Your objective:
Pick up the biographical note on Michael Sappol below where it stops and continue it.

Extract provided:
Michael Sappol
EURIAS Fellow, SCAS.
Independent scholar, emeritus, U.S. National Library of Medicine, Bethesda, MD
Michael Sappol was born in Queens, New York. A longtime resident of New York City and
Washington, DC, he has recently
relocated to Stockholm. For many years, he was a historian,
exhibition curator and scholar-in-residence at the History of Medicine Division of the U.S. National
Library of Medicine. He has also been a Fellow at the American Antiquarian Society, the Clark Art
Institute, and the College of Physicians of Philadelphia.
Sappol’s scholarly work focuses on the history of
anatomy, death, and the visual culture and
performance of medicine in film, illustration, and exhibition. He is the author of A Traffic of
Dead Bodies: Anatomy and Embodied Social Identity in Nineteenth-Century America (2002)

(Stored items)
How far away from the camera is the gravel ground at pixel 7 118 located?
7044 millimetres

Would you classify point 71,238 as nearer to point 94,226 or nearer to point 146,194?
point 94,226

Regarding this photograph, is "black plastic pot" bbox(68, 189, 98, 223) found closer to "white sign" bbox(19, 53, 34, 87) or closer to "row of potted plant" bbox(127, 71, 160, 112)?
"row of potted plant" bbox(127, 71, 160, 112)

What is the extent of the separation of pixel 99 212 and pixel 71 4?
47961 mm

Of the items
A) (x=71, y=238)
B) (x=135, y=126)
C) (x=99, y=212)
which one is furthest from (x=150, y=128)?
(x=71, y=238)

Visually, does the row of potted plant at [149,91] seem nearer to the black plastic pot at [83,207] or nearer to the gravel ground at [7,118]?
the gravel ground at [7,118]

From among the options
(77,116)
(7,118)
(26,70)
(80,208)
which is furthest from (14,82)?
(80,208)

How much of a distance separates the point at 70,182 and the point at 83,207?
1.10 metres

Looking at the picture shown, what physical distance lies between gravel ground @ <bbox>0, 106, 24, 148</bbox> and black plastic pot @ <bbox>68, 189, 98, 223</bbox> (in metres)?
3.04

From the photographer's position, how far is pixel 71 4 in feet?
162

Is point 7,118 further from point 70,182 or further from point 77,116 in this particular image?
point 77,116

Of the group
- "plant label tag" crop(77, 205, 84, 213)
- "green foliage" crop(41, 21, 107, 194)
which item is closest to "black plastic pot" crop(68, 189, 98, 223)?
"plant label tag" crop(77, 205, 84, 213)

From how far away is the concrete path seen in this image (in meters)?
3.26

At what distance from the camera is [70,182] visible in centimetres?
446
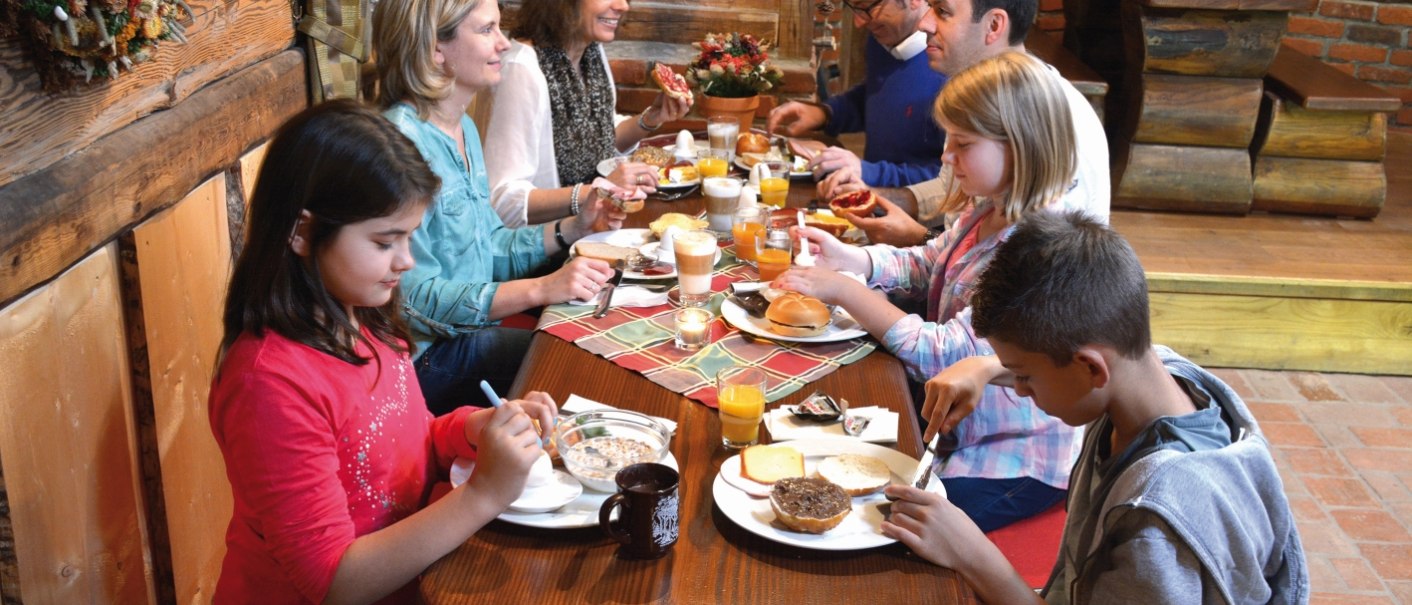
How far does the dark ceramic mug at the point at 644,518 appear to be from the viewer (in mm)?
1473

Task result:
and Dream Anatomy (2006), editor of A Cultural History of the Human Body in the Age of
Empire (2012) and Hidden Treasure (2012), and curator of the Medical Movies: Historical Films
from the Collection of the U.S. National Library of Medicine website. His latest work, How to
Get Modern with Scientific Illustration: Fritz Kahn and the Visual
Rhetoric of Modernity, 1916–
1960, will be published by the University of Minnesota Press in early 2017.
At SCAS, Sappol will be working on a new project:
‘Anatomy’s Photography: Objectivity, Show-
manship & the Reinvention of the Anatomical Image, 1850–1920’.
This information is accurate as of the academic year 2016-17.